Try a 30 second reset . . should reset to defaults if it works. If not, call for replacement.


----------



## spidey (Sep 1, 2006)

Actually a reset of the HR 44 had everything come back normally after a 15 second power down of the wireless bridge.


----------



## kaminar (Mar 25, 2012)

Protecting many $1000s of A/V equipment with a surge protector is a disaster waiting to happen. Best to get some decent UPS equipment. Some get systems connected to their electric panel. Just saying..

-=K=-


----------



## peds48 (Jan 11, 2008)

Protecting many $1000s of A/V equipment with a surge protector is a disaster waiting to happen. Best to get some decent UPS equipment. Some get systems connected to their electric panel. Just saying..

-=K=-
a UPS is about the same when it comes to "protection" the only real way to protect is with a whole house protection system and having the dish inside this protected zone. this system cost several thousands of dollars depending on size of home


Sent from my iPad using DBSTalk


----------



## inkahauts (Nov 13, 2006)

actually the biggest problem is what surge protector people use. Many think a $20 is as good as a better one. I've yet to see a decent one for under $50 ever. Most cost more than that. There is a big difference in them. 


Sent from my iPhone using DBSTalk mobile app


----------



## spidey (Sep 1, 2006)

My surge protectors were all over 100 and have very good warranty replacements. Been in the house for 24 years now never lost a piece of equipment.


----------



## peds48 (Jan 11, 2008)

actually the biggest problem is what surge protector people use. Many think a $20 is as good as a better one. I've yet to see a decent one for under $50 ever. Most cost more than that. There is a big difference in them. 

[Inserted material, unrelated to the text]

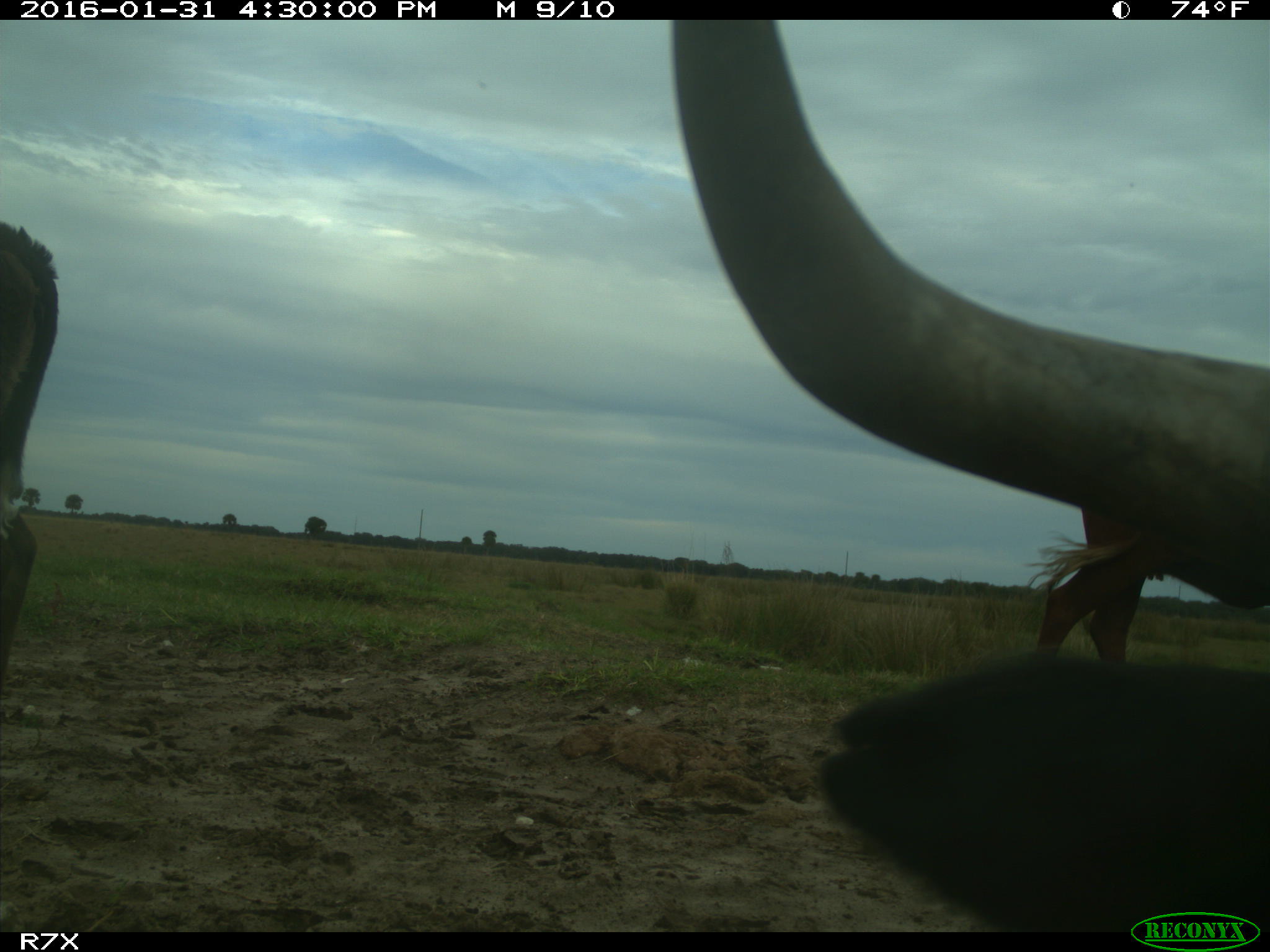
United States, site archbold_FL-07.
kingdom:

Sent from my iPhone using DBSTalk mobile app
Nahhh, they are all the same. they all have the same problem, which is in the weakest link. the one device not protected


Sent from my iPad using DBSTalk


----------



## inkahauts (Nov 13, 2006)

Nahhh, they are all the same. they all have the same problem, which is in the weakest link. the one device not protected


Sent from my iPad using DBSTalk


I can't tell if you are joking or not on this one. . Yeah it's always people forget to plug In That one device but wow are there differences in them. 


Sent from my iPhone using DBSTalk mobile app


----------